╭─ The input

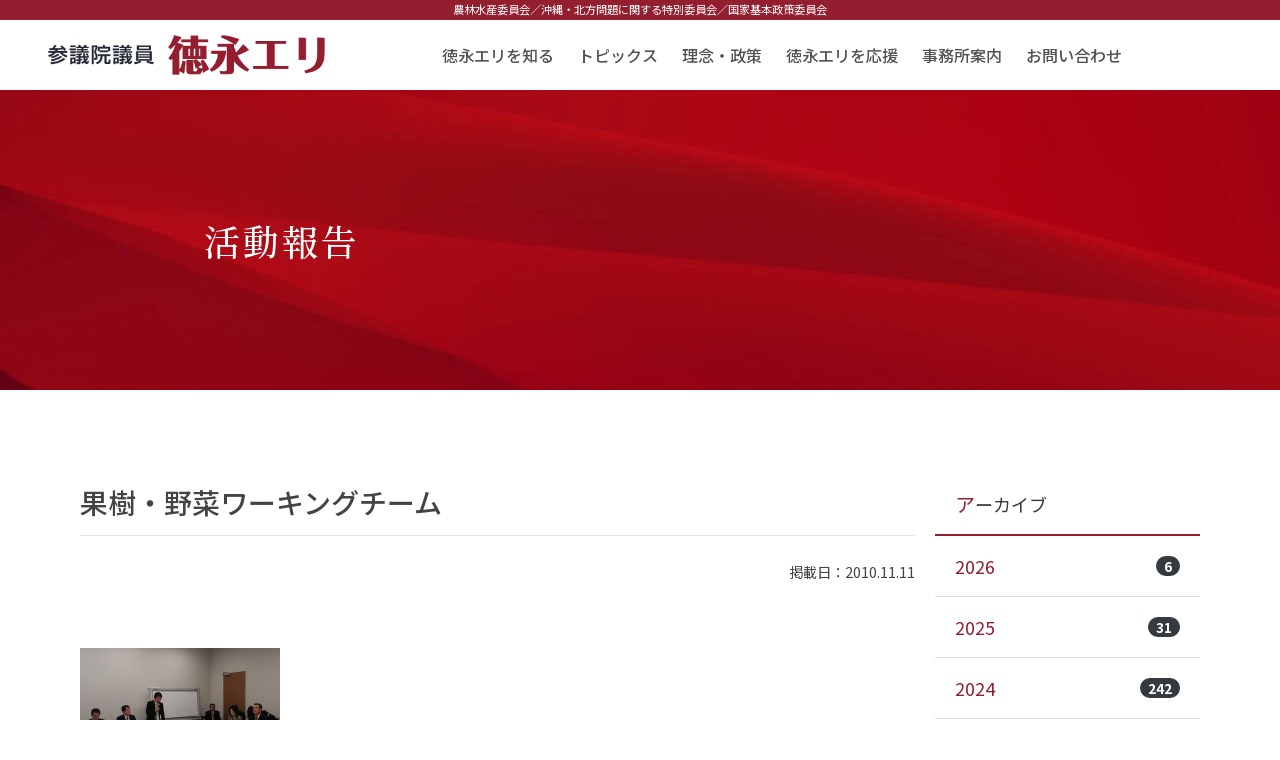

--- FILE ---
content_type: image/svg+xml
request_url: https://tokunaga-eri.jp/wp/wp-content/themes/politics_v5/img/totop.svg
body_size: 570
content:
<svg xmlns="http://www.w3.org/2000/svg" width="90" height="90" viewBox="0 0 90 90">
  <g id="グループ_27" data-name="グループ 27" transform="translate(102 1054.362) rotate(180)">
    <path id="パス_90" data-name="パス 90" d="M57,1054.362a45,45,0,1,0-45-45A45.018,45.018,0,0,0,57,1054.362Zm0-2.368a42.632,42.632,0,1,1,42.632-42.632A42.614,42.614,0,0,1,57,1051.994Zm.037-13.026a1.363,1.363,0,0,0,.777-.3l20.132-18.947a1.192,1.192,0,0,0,.037-1.665,1.222,1.222,0,0,0-1.665-.073l-18.133,17.06v-54.1a1.184,1.184,0,0,0-2.368,0v54.1l-18.133-17.06a1.263,1.263,0,0,0-1.7.073,1.182,1.182,0,0,0,.073,1.665l20.132,18.947a1.215,1.215,0,0,0,.851.3Z" fill="#931e2f"/>
  </g>
</svg>
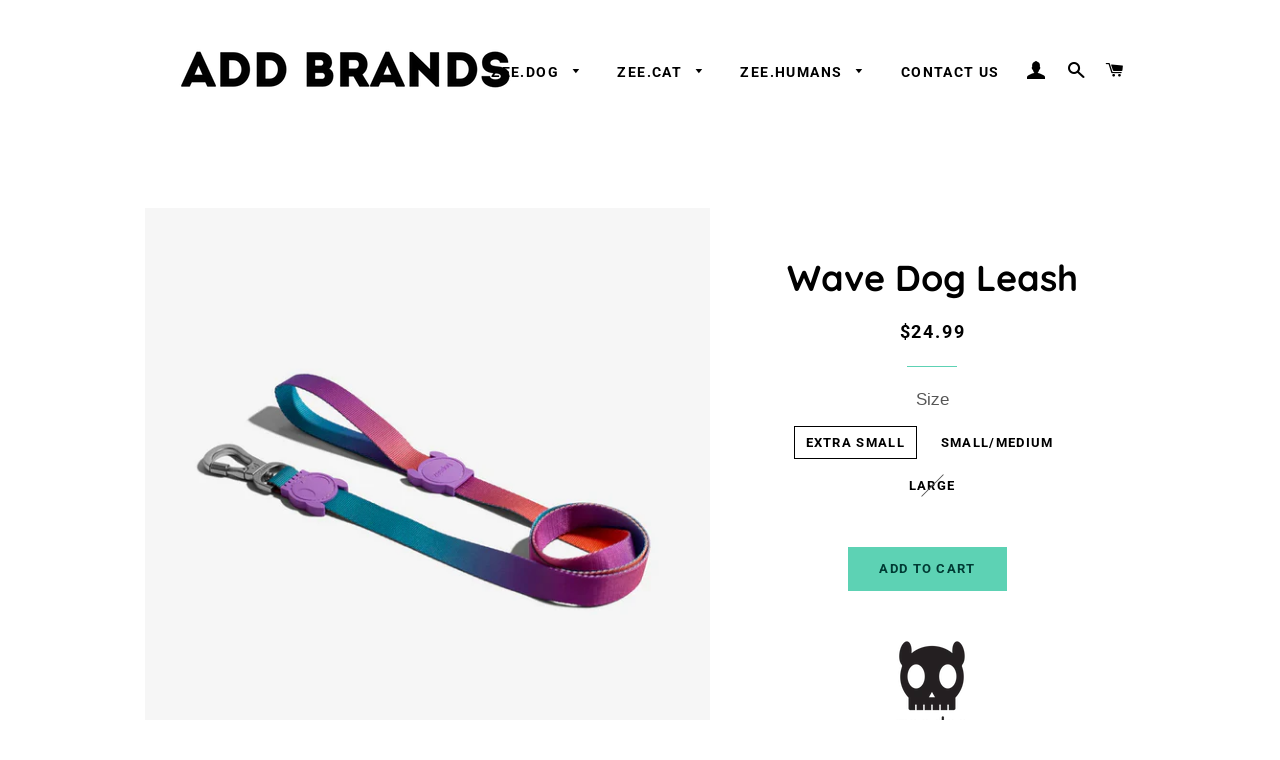

--- FILE ---
content_type: text/javascript
request_url: https://addbrands.ca/cdn/shop/t/5/assets/bss-file-configdata.js?v=168364209233999914351670852993
body_size: 140
content:
var configDatas=[{name:"Limited qty",priority:0,img_url:"13.png",pages:"1,2,3,4,7",enable_allowed_countries:0,locations:"",position:0,fixed_percent:1,width:30,height:30,product_type:3,exclude_products:6,product:"",variant:"",collection:"",collection_image:"",inventory:4,tags:"",excludeTags:"",enable_visibility_date:0,from_date:null,to_date:null,enable_discount_range:0,discount_type:1,discount_from:null,discount_to:null,public_img_url:"https://cdn.shopify.com/s/files/1/0061/1218/2387/t/5/assets/13_png?v=1670852988",label_text:"Hello!",label_text_color:"#ffffff",label_text_font_size:12,label_text_background_color:"#ff7f50",label_text_no_image:1,label_text_in_stock:"In Stock",label_text_out_stock:"Sold out",label_shadow:0,label_opacity:100,label_border_radius:0,label_text_style:0,label_shadow_color:"#808080",label_text_enable:0,label_text_font_family:null,related_product_tag:null,customer_tags:null,exclude_customer_tags:null,customer_type:"allcustomers",exclude_customers:"all_customer_tags",collection_image_type:0,label_on_image:"1",first_image_tags:null,label_type:1,badge_type:0,custom_selector:null,margin_top:0,margin_bottom:0,mobile_config_label_enable:0,mobile_height_label:null,mobile_width_label:null,mobile_font_size_label:null,label_text_id:66280,emoji:null,emoji_position:null,transparent_background:null,custom_page:null,check_custom_page:"0",label_unlimited_top:33,label_unlimited_left:33,label_unlimited_width:30,label_unlimited_height:30,margin_left:0,instock:5,enable_price_range:0,price_range_from:null,price_range_to:null,enable_product_publish:0,product_publish_from:null,product_publish_to:null,enable_countdown_timer:0,option_format_countdown:0,countdown_time:null,option_end_countdown:null,start_day_countdown:null,public_url_s3:"https://shopify-production-product-labels.s3.us-east-2.amazonaws.com/public/static/adminhtml/libs/41/13.png",enable_visibility_period:0,visibility_period:1,createdAt:"2022-12-12T13:37:32.000Z",angle:0,toolTipText:"",enable_fixed_time:0,fixed_time:null,statusLabelHoverText:0,labelHoverTextLink:"",statusLabelAltText:0,labelAltText:""},{name:"New product",priority:0,img_url:"a165.png",pages:"1,2,3,4,7",enable_allowed_countries:0,locations:"",position:0,fixed_percent:1,width:30,height:30,product_type:0,exclude_products:6,product:"7029242888274,7029235581010",variant:"",collection:"",collection_image:"",inventory:0,tags:"",excludeTags:"",enable_visibility_date:0,from_date:null,to_date:null,enable_discount_range:0,discount_type:1,discount_from:null,discount_to:null,public_img_url:"https://cdn.shopify.com/s/files/1/0061/1218/2387/t/5/assets/a165_png?v=1670852095",label_text:"Hello!",label_text_color:"#ffffff",label_text_font_size:12,label_text_background_color:"#ff7f50",label_text_no_image:1,label_text_in_stock:"In Stock",label_text_out_stock:"Sold out",label_shadow:0,label_opacity:100,label_border_radius:0,label_text_style:0,label_shadow_color:"#808080",label_text_enable:0,label_text_font_family:null,related_product_tag:null,customer_tags:null,exclude_customer_tags:null,customer_type:"allcustomers",exclude_customers:"all_customer_tags",collection_image_type:0,label_on_image:"1",first_image_tags:null,label_type:1,badge_type:0,custom_selector:null,margin_top:0,margin_bottom:0,mobile_config_label_enable:0,mobile_height_label:null,mobile_width_label:null,mobile_font_size_label:null,label_text_id:66279,emoji:null,emoji_position:null,transparent_background:null,custom_page:null,check_custom_page:"0",label_unlimited_top:33,label_unlimited_left:33,label_unlimited_width:30,label_unlimited_height:30,margin_left:0,instock:null,enable_price_range:0,price_range_from:null,price_range_to:null,enable_product_publish:0,product_publish_from:null,product_publish_to:null,enable_countdown_timer:0,option_format_countdown:0,countdown_time:null,option_end_countdown:null,start_day_countdown:null,public_url_s3:"https://shopify-production-product-labels.s3.us-east-2.amazonaws.com/public/static/adminhtml/libs/27/a165.png",enable_visibility_period:0,visibility_period:1,createdAt:"2022-12-12T13:27:15.000Z",angle:0,toolTipText:"",enable_fixed_time:0,fixed_time:null,statusLabelHoverText:0,labelHoverTextLink:"",statusLabelAltText:1,labelAltText:"New"}];
//# sourceMappingURL=/cdn/shop/t/5/assets/bss-file-configdata.js.map?v=168364209233999914351670852993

╰─

### Task description:
Everything in the listing above, apart from its pictures, must be repeated exactly.

### Answer for the task:
--- FILE ---
content_type: image/svg+xml
request_url: https://tokunaga-eri.jp/wp/wp-content/themes/politics_v5/img/totop.svg
body_size: 570
content:
<svg xmlns="http://www.w3.org/2000/svg" width="90" height="90" viewBox="0 0 90 90">
  <g id="グループ_27" data-name="グループ 27" transform="translate(102 1054.362) rotate(180)">
    <path id="パス_90" data-name="パス 90" d="M57,1054.362a45,45,0,1,0-45-45A45.018,45.018,0,0,0,57,1054.362Zm0-2.368a42.632,42.632,0,1,1,42.632-42.632A42.614,42.614,0,0,1,57,1051.994Zm.037-13.026a1.363,1.363,0,0,0,.777-.3l20.132-18.947a1.192,1.192,0,0,0,.037-1.665,1.222,1.222,0,0,0-1.665-.073l-18.133,17.06v-54.1a1.184,1.184,0,0,0-2.368,0v54.1l-18.133-17.06a1.263,1.263,0,0,0-1.7.073,1.182,1.182,0,0,0,.073,1.665l20.132,18.947a1.215,1.215,0,0,0,.851.3Z" fill="#931e2f"/>
  </g>
</svg>

--- FILE ---
content_type: text/javascript
request_url: https://addbrands.ca/cdn/shop/t/5/assets/bss-file-configdata.js?v=168364209233999914351670852993
body_size: 140
content:
var configDatas=[{name:"Limited qty",priority:0,img_url:"13.png",pages:"1,2,3,4,7",enable_allowed_countries:0,locations:"",position:0,fixed_percent:1,width:30,height:30,product_type:3,exclude_products:6,product:"",variant:"",collection:"",collection_image:"",inventory:4,tags:"",excludeTags:"",enable_visibility_date:0,from_date:null,to_date:null,enable_discount_range:0,discount_type:1,discount_from:null,discount_to:null,public_img_url:"https://cdn.shopify.com/s/files/1/0061/1218/2387/t/5/assets/13_png?v=1670852988",label_text:"Hello!",label_text_color:"#ffffff",label_text_font_size:12,label_text_background_color:"#ff7f50",label_text_no_image:1,label_text_in_stock:"In Stock",label_text_out_stock:"Sold out",label_shadow:0,label_opacity:100,label_border_radius:0,label_text_style:0,label_shadow_color:"#808080",label_text_enable:0,label_text_font_family:null,related_product_tag:null,customer_tags:null,exclude_customer_tags:null,customer_type:"allcustomers",exclude_customers:"all_customer_tags",collection_image_type:0,label_on_image:"1",first_image_tags:null,label_type:1,badge_type:0,custom_selector:null,margin_top:0,margin_bottom:0,mobile_config_label_enable:0,mobile_height_label:null,mobile_width_label:null,mobile_font_size_label:null,label_text_id:66280,emoji:null,emoji_position:null,transparent_background:null,custom_page:null,check_custom_page:"0",label_unlimited_top:33,label_unlimited_left:33,label_unlimited_width:30,label_unlimited_height:30,margin_left:0,instock:5,enable_price_range:0,price_range_from:null,price_range_to:null,enable_product_publish:0,product_publish_from:null,product_publish_to:null,enable_countdown_timer:0,option_format_countdown:0,countdown_time:null,option_end_countdown:null,start_day_countdown:null,public_url_s3:"https://shopify-production-product-labels.s3.us-east-2.amazonaws.com/public/static/adminhtml/libs/41/13.png",enable_visibility_period:0,visibility_period:1,createdAt:"2022-12-12T13:37:32.000Z",angle:0,toolTipText:"",enable_fixed_time:0,fixed_time:null,statusLabelHoverText:0,labelHoverTextLink:"",statusLabelAltText:0,labelAltText:""},{name:"New product",priority:0,img_url:"a165.png",pages:"1,2,3,4,7",enable_allowed_countries:0,locations:"",position:0,fixed_percent:1,width:30,height:30,product_type:0,exclude_products:6,product:"7029242888274,7029235581010",variant:"",collection:"",collection_image:"",inventory:0,tags:"",excludeTags:"",enable_visibility_date:0,from_date:null,to_date:null,enable_discount_range:0,discount_type:1,discount_from:null,discount_to:null,public_img_url:"https://cdn.shopify.com/s/files/1/0061/1218/2387/t/5/assets/a165_png?v=1670852095",label_text:"Hello!",label_text_color:"#ffffff",label_text_font_size:12,label_text_background_color:"#ff7f50",label_text_no_image:1,label_text_in_stock:"In Stock",label_text_out_stock:"Sold out",label_shadow:0,label_opacity:100,label_border_radius:0,label_text_style:0,label_shadow_color:"#808080",label_text_enable:0,label_text_font_family:null,related_product_tag:null,customer_tags:null,exclude_customer_tags:null,customer_type:"allcustomers",exclude_customers:"all_customer_tags",collection_image_type:0,label_on_image:"1",first_image_tags:null,label_type:1,badge_type:0,custom_selector:null,margin_top:0,margin_bottom:0,mobile_config_label_enable:0,mobile_height_label:null,mobile_width_label:null,mobile_font_size_label:null,label_text_id:66279,emoji:null,emoji_position:null,transparent_background:null,custom_page:null,check_custom_page:"0",label_unlimited_top:33,label_unlimited_left:33,label_unlimited_width:30,label_unlimited_height:30,margin_left:0,instock:null,enable_price_range:0,price_range_from:null,price_range_to:null,enable_product_publish:0,product_publish_from:null,product_publish_to:null,enable_countdown_timer:0,option_format_countdown:0,countdown_time:null,option_end_countdown:null,start_day_countdown:null,public_url_s3:"https://shopify-production-product-labels.s3.us-east-2.amazonaws.com/public/static/adminhtml/libs/27/a165.png",enable_visibility_period:0,visibility_period:1,createdAt:"2022-12-12T13:27:15.000Z",angle:0,toolTipText:"",enable_fixed_time:0,fixed_time:null,statusLabelHoverText:0,labelHoverTextLink:"",statusLabelAltText:1,labelAltText:"New"}];
//# sourceMappingURL=/cdn/shop/t/5/assets/bss-file-configdata.js.map?v=168364209233999914351670852993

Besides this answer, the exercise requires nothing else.